PUBLICATIONS RECEIVED.

Geological Survey of Indiana. By E. T. Cox. Pp. 494.

Yellow Fever Epidemic of 1873. By Jerome Cochran, M. D. Montgomery, Ala. 1874. Pp. 115.

Bulletin of the Buffalo Society of Natural Sciences. Vol. II., No. 2. Pp. 40.

Transactions of the Wisconsin Academy of Sciences, Arts, and Letters. 1873-'74. Pp. 254.

Double Stars. By S. W. Burnham, Esq. Pp. 13.

Catalogue of Forty-seven New Double Stars (same author).

Molecular Change in Iron and Steel by Electric Currents. By John Trowbridge. Pp. 10.

Freeing a Magnetic Bar from Earth's Magnetism (same author). Pp. 8.

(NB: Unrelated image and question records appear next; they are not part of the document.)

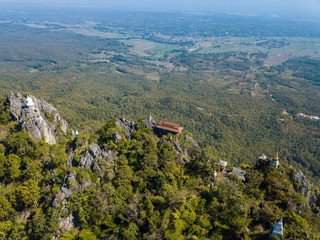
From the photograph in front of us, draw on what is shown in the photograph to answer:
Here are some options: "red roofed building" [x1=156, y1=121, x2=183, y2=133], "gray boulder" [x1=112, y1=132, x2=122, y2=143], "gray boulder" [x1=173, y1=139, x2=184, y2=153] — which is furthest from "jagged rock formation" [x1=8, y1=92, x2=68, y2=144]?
"gray boulder" [x1=173, y1=139, x2=184, y2=153]

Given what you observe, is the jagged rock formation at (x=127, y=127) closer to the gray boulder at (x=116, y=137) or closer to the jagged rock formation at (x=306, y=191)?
the gray boulder at (x=116, y=137)

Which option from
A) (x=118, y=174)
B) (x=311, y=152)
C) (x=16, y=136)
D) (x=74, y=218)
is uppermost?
(x=16, y=136)

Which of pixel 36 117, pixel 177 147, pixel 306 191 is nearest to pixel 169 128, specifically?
pixel 177 147

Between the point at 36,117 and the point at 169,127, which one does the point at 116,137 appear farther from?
the point at 36,117

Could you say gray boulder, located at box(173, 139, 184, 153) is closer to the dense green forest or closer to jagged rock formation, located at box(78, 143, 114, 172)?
jagged rock formation, located at box(78, 143, 114, 172)

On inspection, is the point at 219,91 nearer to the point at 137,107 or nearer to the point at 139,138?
the point at 137,107

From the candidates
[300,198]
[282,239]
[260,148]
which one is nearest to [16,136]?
[282,239]

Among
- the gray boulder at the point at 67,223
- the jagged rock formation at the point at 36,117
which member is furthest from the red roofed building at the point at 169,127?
the gray boulder at the point at 67,223

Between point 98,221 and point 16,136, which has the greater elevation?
point 16,136
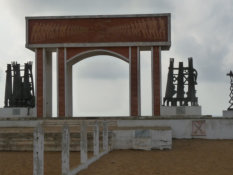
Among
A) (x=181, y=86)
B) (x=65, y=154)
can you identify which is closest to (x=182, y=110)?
(x=181, y=86)

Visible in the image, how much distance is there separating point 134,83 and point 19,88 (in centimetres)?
1098

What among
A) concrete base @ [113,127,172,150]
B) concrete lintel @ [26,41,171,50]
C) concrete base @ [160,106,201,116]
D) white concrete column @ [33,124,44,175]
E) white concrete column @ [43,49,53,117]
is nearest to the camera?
white concrete column @ [33,124,44,175]

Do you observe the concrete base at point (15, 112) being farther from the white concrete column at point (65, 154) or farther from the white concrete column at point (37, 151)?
the white concrete column at point (37, 151)

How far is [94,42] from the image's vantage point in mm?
31578

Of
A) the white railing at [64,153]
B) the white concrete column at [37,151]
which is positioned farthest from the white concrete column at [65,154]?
the white concrete column at [37,151]

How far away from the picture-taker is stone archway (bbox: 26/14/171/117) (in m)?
31.2

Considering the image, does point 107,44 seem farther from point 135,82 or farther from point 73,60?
point 135,82

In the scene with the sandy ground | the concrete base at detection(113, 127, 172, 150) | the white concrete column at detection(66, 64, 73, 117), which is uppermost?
the white concrete column at detection(66, 64, 73, 117)

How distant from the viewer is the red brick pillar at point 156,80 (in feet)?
101

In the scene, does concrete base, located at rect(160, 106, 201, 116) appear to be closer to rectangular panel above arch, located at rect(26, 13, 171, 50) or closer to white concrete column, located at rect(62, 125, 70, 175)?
rectangular panel above arch, located at rect(26, 13, 171, 50)

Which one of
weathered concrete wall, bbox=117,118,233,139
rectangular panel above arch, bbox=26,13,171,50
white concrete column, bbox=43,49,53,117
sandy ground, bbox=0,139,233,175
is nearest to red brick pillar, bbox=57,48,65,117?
rectangular panel above arch, bbox=26,13,171,50

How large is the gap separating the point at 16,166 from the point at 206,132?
1567 centimetres

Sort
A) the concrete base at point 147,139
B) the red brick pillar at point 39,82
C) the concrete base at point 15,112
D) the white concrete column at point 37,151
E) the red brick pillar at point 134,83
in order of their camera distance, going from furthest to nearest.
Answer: the concrete base at point 15,112
the red brick pillar at point 39,82
the red brick pillar at point 134,83
the concrete base at point 147,139
the white concrete column at point 37,151

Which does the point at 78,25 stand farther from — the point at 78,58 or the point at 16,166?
the point at 16,166
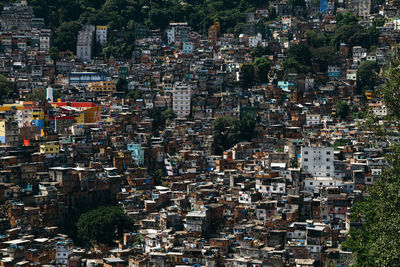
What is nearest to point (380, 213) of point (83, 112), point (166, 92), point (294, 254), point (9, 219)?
point (294, 254)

Increase of Magnetism in Soft Iron by Reversal of Magnetizing Current. By W. A. Burnham. Pp. 9.



MISCELLANY.

Artificial Butter.—The American Chemist for April contains a very full account of the manufacture of artificial butter, of which the following is a synopsis: Some years ago M. Mege Mouriez was commissioned by the French Government to make some researches with a view to obtain a product suitable to take the place of ordinary butter, to be sold at a much lower price, and capable of being kept without becoming rancid. M. Mege Mouriez placed several milch-cows on a strict diet. The animals were quickly reduced in weight, and gave a proportionately less amount of milk; but this milk always contained butter. Where could it come from? M. Mege Mouriez believed it was produced from the fat of the animal, which, being carried into the circulation, was deprived of its stearine by respiratory combustion, and furnished its oleo-margarine to the udder, and there, under the influence of the mammary pepsin, it was changed into butyric oleo-margarine, or butter. Guided by this observation, M. Mege Mouriez was not long in obtaining, by an ingenious process, from beef-suet a fat fusible at nearly the same temperature as butter, and of agreeable taste. He then transformed this same fat into butter by a process similar to that of Nature. His process is as follows: The fat of newly-slaughtered beef, of the best quality, is ground up between two cylinders, and then falls into a deep vat heated by steam, and containing for every 1,000 kilogrammes of fat, 300 kilogrammes of water, and one kilogramme of potassic carbonate, besides two sheep's or pigs' stomachs in small pieces. The temperature is then raised to 45 Cent, and the mass carefully stirred. At the end of two hours the fat all rises to the surface. It is then let off into another vat, heated on a water-bath to 30 or 40 Cent., and two per cent, of sea-salt added, to facilitate the depuration. In the course of two hours it becomes clear, and presents a fine yellow color, and the odor of freshly-churned butter. Having been carefully cooled, it is cut into cakes, packed in linen, and placed under an hydraulic press, and is then separated into two nearly equal parts, viz., stearine and liquid oleo-margarine. The stearine is used for making candles. After cooling, the oleo-margarine is passed through cylinders under a shower of water to wash it and give it consistence: it constitutes an excellent cooking-grease.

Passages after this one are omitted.